French politician (1760–1794)

François Nicolas Léonard Buzot (/fr/; 1 March 1760 – 24 June 1794) was a French politician and leader of the French Revolution.

==Biography==

===Early life===
Born at Évreux, Eure, Buzot studied Law, and, at the outbreak of the Revolution was a lawyer in his home town. In 1789, he was elected a deputy of the Third Estate to the Estates-General, and became known there for his radical opinions. He demanded the nationalization of the possessions of the Roman Catholic Church, and the right of all citizens to bear arms.

After the dissolution of the National Constituent Assembly, Buzot returned to Évreux, where he was named president of the criminal tribunal.

===Convention===
In 1792, Buzot was elected deputy to the National Convention, and joined the Girondists under the influence of his friend Madame Roland. Buzot entered a polemic with the main rival of the Girondists, Jean-Paul Marat, and demanded the formation of a National Guard from the départements to defend the Convention against the Paris crowds of sans-culottes. His proposal was carried, but never put into force - the Parisians subsequently singled him out as a target of their hatred.

In the trial of King Louis XVI, Buzot voted in favour of the capital punishment death, but with appeal to the people and postponement of sentence (sursis). He had a sentence of death passed against the Royalist émigrés who did not return to France, and against anyone who should demand the re-establishment of the monarchy. At the same time, he opposed Georges Danton and The Mountain, and rejected the creation of a Committee of Public Safety and Revolutionary Tribunal (but abstained when the question of Marat's trial before the Tribunal was brought up by the Girondists). On 5 May 1793, his servant was arrested in the Jardin du Luxembourg.

===Flight and resistance===
Proscribed with the Girondists on 2 June 1793, Buzot escaped, and took refuge to Calvados in Normandy, where he contributed to organize a Girondist insurrection against the convention, which was suppressed soon after.

The Convention prosecuted him, and decreed "that the house occupied by Buzot be demolished, and never to be rebuilt on this plot. [Instead,] a column shall be raised, on which there shall be written: "Here was the sanctuary of the villain Buzot who, while a representative of the people, conspired for the overthrow of the French Republic"". He fled, together with Jérôme Pétion de Villeneuve, to Saint-Émilion, near Bordeaux and remained in hiding. Both of them most likely committed suicide; their bodies were found in a field a week later, half-eaten by dogs. It is unclear whether the men used poison or shot themselves with a pistol, which is likely due to the decomposed state in which their bodies were found.

Buzot's house in Evreux was purposefully burnt to the ground, plus an effigy of Buzot, by a crowd on 27 July 1793.

■ **Data**:
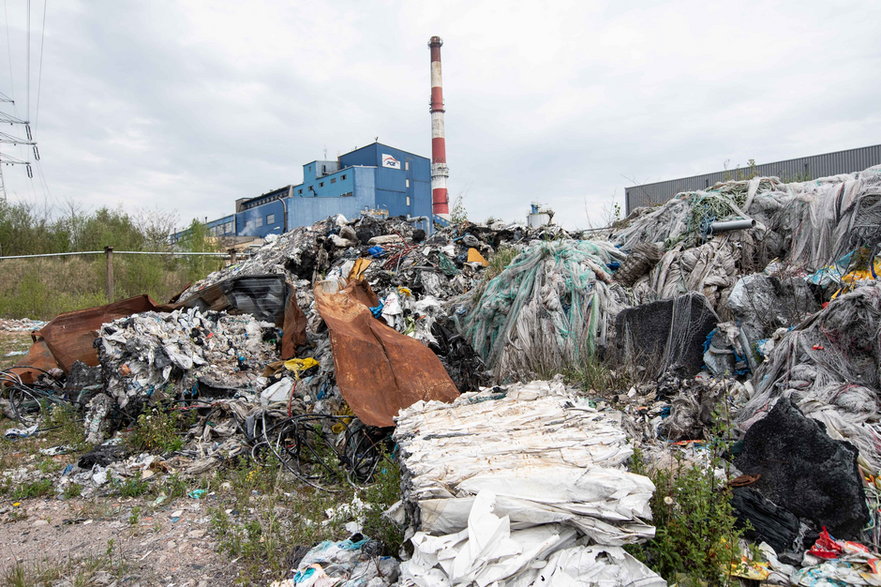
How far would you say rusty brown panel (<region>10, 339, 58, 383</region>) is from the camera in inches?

■ **Directions**:
(a) In the Buzot biography, swap "Paris crowds" for "Parisian crowds" and give the passage again: begin at the words "After the dissolution" and stop after "of their hatred.".
(b) According to the Buzot biography, why did Buzot demand a National Guard drawn from the départements?
Work only from the text about Buzot.

■ **Answers for this exercise**:
(a)
After the dissolution of the National Constituent Assembly, Buzot returned to Évreux, where he was named president of the criminal tribunal.

===Convention===
In 1792, Buzot was elected deputy to the National Convention, and joined the Girondists under the influence of his friend Madame Roland. Buzot entered a polemic with the main rival of the Girondists, Jean-Paul Marat, and demanded the formation of a National Guard from the départements to defend the Convention against the Parisian crowds of sans-culottes. His proposal was carried, but never put into force - the Parisians subsequently singled him out as a target of their hatred.

(b) He wanted it to defend the Convention against the Paris crowds of sans-culottes.